The essence of the sannatan dharma (which makes it truly unique) is that each soul must chart its own course, and that it is not given to any human agency to arbitrate a final truth for all mankind. The Vedas are believed to be the ‘revealed’ truth that was ‘heard’ by the Vedic rishis, but that is no reason that they should be imposed upon the world by human regents. This is why, though Hindus believe in One Supreme Being, non-monotheism has been the hallmark of Hindu religious practice.

This is why constructs like jehad, crusade, Inquisition, have never been part of the Hindu moral universe. I may add that Paramhans Yogananda specifically stated that all religions are not equal, because they are based on different levels of realization. Therefore, it is insulting and unacceptable to be told that a civilization that has embodied the highest values of human freedom, spiritual enlightenment and above all, toleration and respect for others, should be equated with religions whose living mission is to obliterate other faiths.

Barring the forthcoming elections in Uttar Pradesh, where opinion polls predict a disastrous rout for the BJP, there can be little explanation for the Sangh parivar’s mental calisthenics on the issue of minority appeasement. But even given the truth that the RSS is intensely concerned with politics and the political prospects of the BJP, it is poor mathematics, and even poorer chemistry, to woo Muslims in this manner. Giving them their rights as citizens is something a civilized state must do; that is no favour.

But if Muslims as a community are unimpressed by the fact that BJP-ruled states have given them a riot-free existence, then what is the guarantee that frightening unilateral concessions such as de facto proportional representation and reservations, will buy Muslim loyalty? And what is the justification for violating the fairly broad-based Hindu consensus against opening up such divisive issues? Hindus are already upset over the ever-increasing concessions to Muslims on issues like Haj, and it goes without saying that the Sangh parivar will not dare tell Muslims that subsidized Haj is haraam according to the Koran.

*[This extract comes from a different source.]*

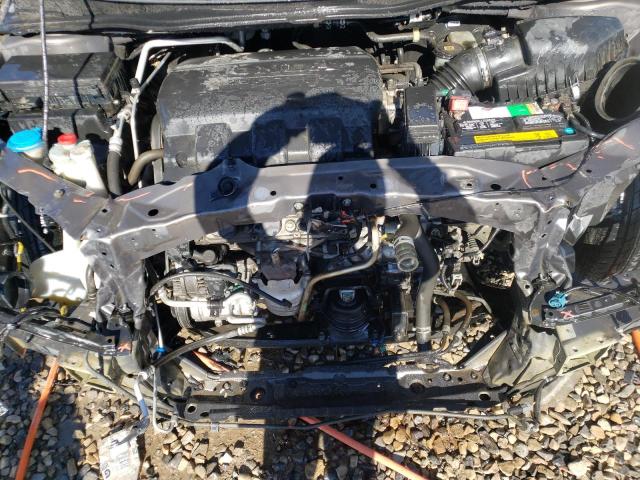 Photo 7 from auction – 2013 HONDA ODYSSEY EX with VIN 5FNRL5H69DB031033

What comes as the unkindest cut, however, is Laxman’s promise to take information technology (IT) into the madrasas, when he should be getting the Muslim youth out of madrasas and the clutches of maulvis, and into local government schools. It is no secret that the Talibanisation of the whole community is taking place through madrasa education funded by external agencies. The crisis in Kashmir has been aggravated by this phenomenon, and even non-BJP states are concerned over the rise of madrasas and their impact on the law and order situation. Of course, the Muslim community is keeping its cards close to its chest, while its secular spokesmen have starting demanding that the Ram temple should not come up on the reclaimed site. Given the parivar’s betrayal, Ayodhya may be relegated to the dimly remembered past.